Task statement ▸ Without any images, write the listing below out word for word.

Source records ▸
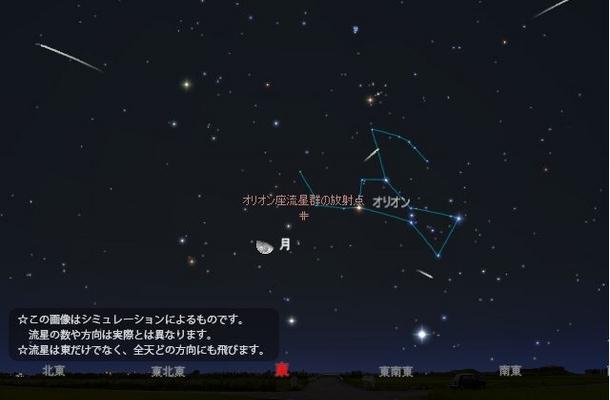 20161021148914流星群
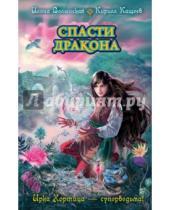 Картинка к книге Илона Волынская - Спасти дракона
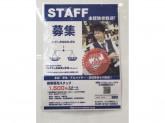 ノジマ イオンモール千葉ニュータウン店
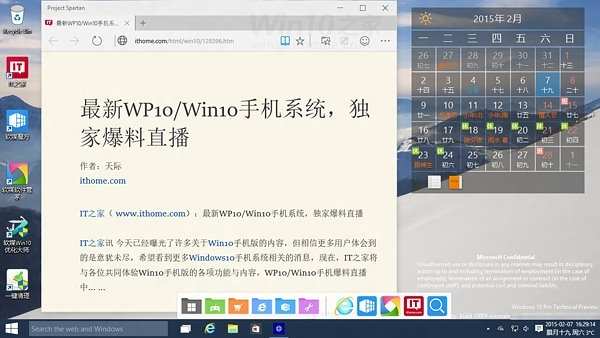 Browser Spartan Muncul di Windows 10 Preview Build 10009, Inilah Tampilannya (Leaked!)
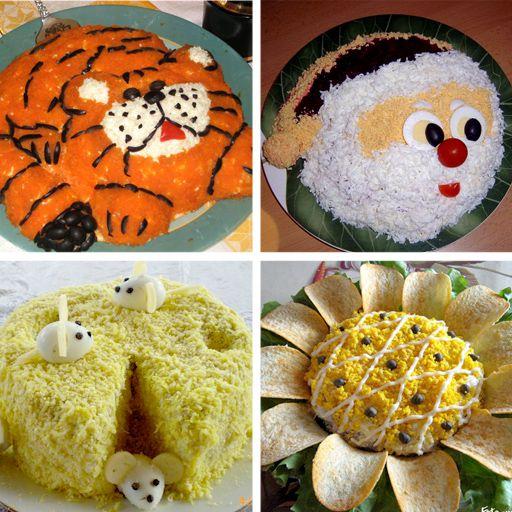Как украсить салат на день рождения своими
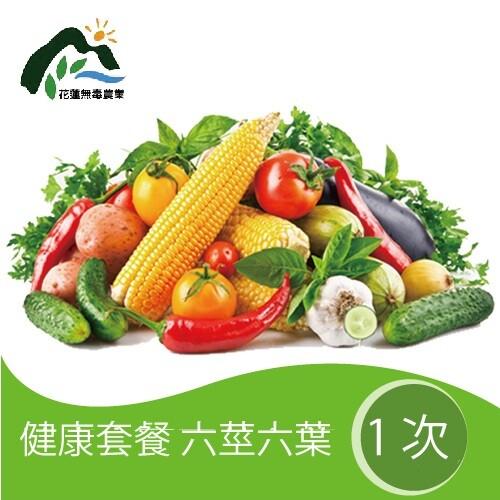 鮮食優多花蓮壽豐 有機蔬菜箱健康宅配組合(配送1次)
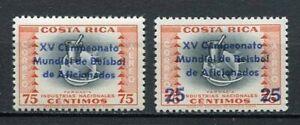 35421) Costa Rica 1961 MNH 15th Amateur Baseball Cap
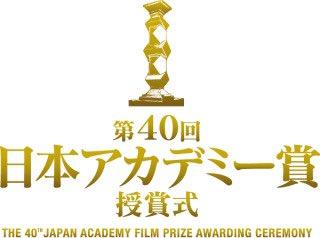 【出演情報】3月3日(金) よる9:00〜10:54 日テレ系『第40回日本アカデミー賞授賞式』「ちはやふる」で最優秀主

Your solution ▸
 20161021148914流星群
 Картинка к книге Илона Волынская - Спасти дракона
 ノジマ イオンモール千葉ニュータウン店
 Browser Spartan Muncul di Windows 10 Preview Build 10009, Inilah Tampilannya (Leaked!)
Как украсить салат на день рождения своими
 鮮食優多花蓮壽豐 有機蔬菜箱健康宅配組合(配送1次)
 35421) Costa Rica 1961 MNH 15th Amateur Baseball Cap
 【出演情報】3月3日(金) よる9:00〜10:54 日テレ系『第40回日本アカデミー賞授賞式』「ちはやふる」で最優秀主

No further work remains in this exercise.